V. Les frais judiciaires de deuxième instance, arrêtés à 3'000 fr. (trois mille francs), sont mis à la charge de l’appelante B.________ par 2'380 fr. (deux mille trois cent huitante francs) et à la charge de l’appelant C.________ par 620 fr. (six cent vingt francs) ; les frais judiciaires mis à la charge de l’appelant C.________ sont provisoirement supportés par l’Etat.

VI. L’appelante B.________ doit verser à l’appelant C.________ la somme de 5'250 fr. (cinq mille deux cent cinquante francs) à titre de dépens de deuxième instance.

VII. L’indemnité due à Me José Coret, conseil d’office de l’appelant C.________, est arrêtée à 3'006 fr. (trois mille six francs), TVA et débours compris, pour la période s’écoulant du 6 septembre 2023 au 23 septembre 2024, et à 1'290 fr. (mille deux cent nonante francs), TVA et débours compris, pour la période s’écoulant du 16 décembre 2025 au 19 juin 2026.

VIII. Le bénéficiaire de l’assistance judiciaire remboursera à l’Etat les frais judiciaires et l’indemnité allouée à son conseil d’office, dès qu’il sera en mesure de le faire.

IX. L’arrêt est exécutoire.

Le juge unique : La greffière :

Du

Le présent arrêt, dont la rédaction a été approuvée à huis clos, est notifié à :

  • Me Virginie Jordan (pour B.________),

  • Me José Coret (pour C.________),

et communiqué, par l'envoi de photocopies, à :

- Mme la Présidente du Tribunal civil de l’arrondissement de la Broye et du Nord vaudois.

La Cour d’appel civile considère que la valeur litigieuse est supérieure à 30'000 francs.

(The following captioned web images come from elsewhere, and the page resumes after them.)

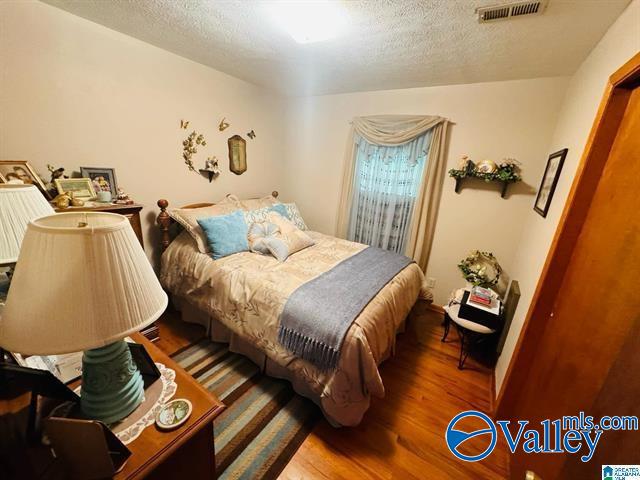 bedroom featuring hardwood / wood-style floors and a textured ceiling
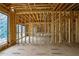 Interior view of a home under construction, showing wood framing, windows, and electrical wiring at 120 Wood River Ct, Johns Creek, GA 30097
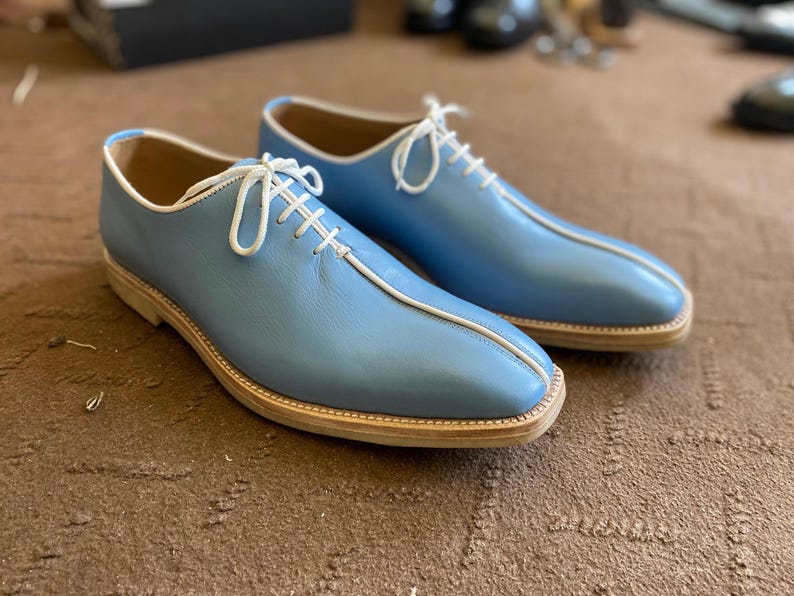 Pu&ograve; includere: Un paio di scarpe eleganti in pelle azzurra con lacci e finiture bianche. Le scarpe hanno un design classico con punta arrotondata e suola chiara. Sono esposte su una superficie marrone.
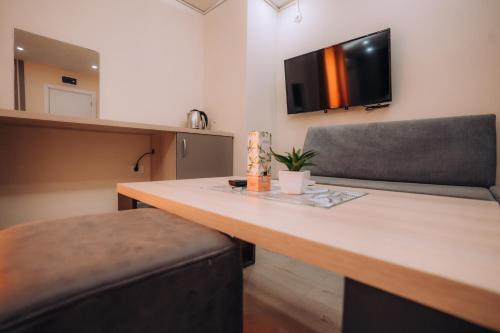 a kitchen with a table with a chair and a television at Tim Apartmani in Ohrid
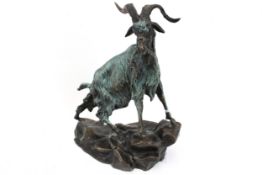 A bronze sculpture of a mountain goat, stamped 'Mene'.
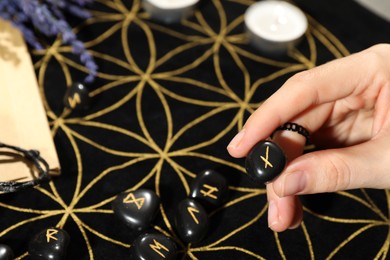 Photo of Woman with rune Nauthiz at divination mat, closeup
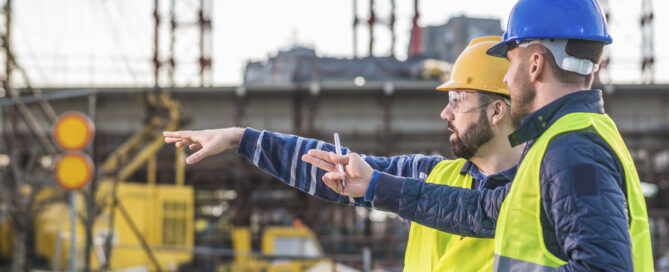 Two men on a construction site wearing neon yellow vests and pointing. One is wearing a yellow hard hat, and the other a blue hard hat. The sky in the background indicates that it is morning.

Le présent arrêt peut faire l'objet d'un recours en matière civile devant le Tribunal fédéral au sens des art. 72 ss LTF (loi du 17 juin 2005 sur le Tribunal fédéral ; RS 173.110), le cas échéant d'un recours constitutionnel subsidiaire au sens des art. 113 ss LTF. Dans les affaires pécuniaires, le recours en matière civile n'est recevable que si la valeur litigieuse s'élève au moins à 15'000 fr. en matière de droit du travail et de droit du bail à loyer, à 30'000 fr. dans les autres cas, à moins que la contestation ne soulève une question juridique de principe (art. 74 LTF). Ces recours doivent être déposés devant le Tribunal fédéral dans les trente jours qui suivent la présente notification (art. 100 al. 1 LTF).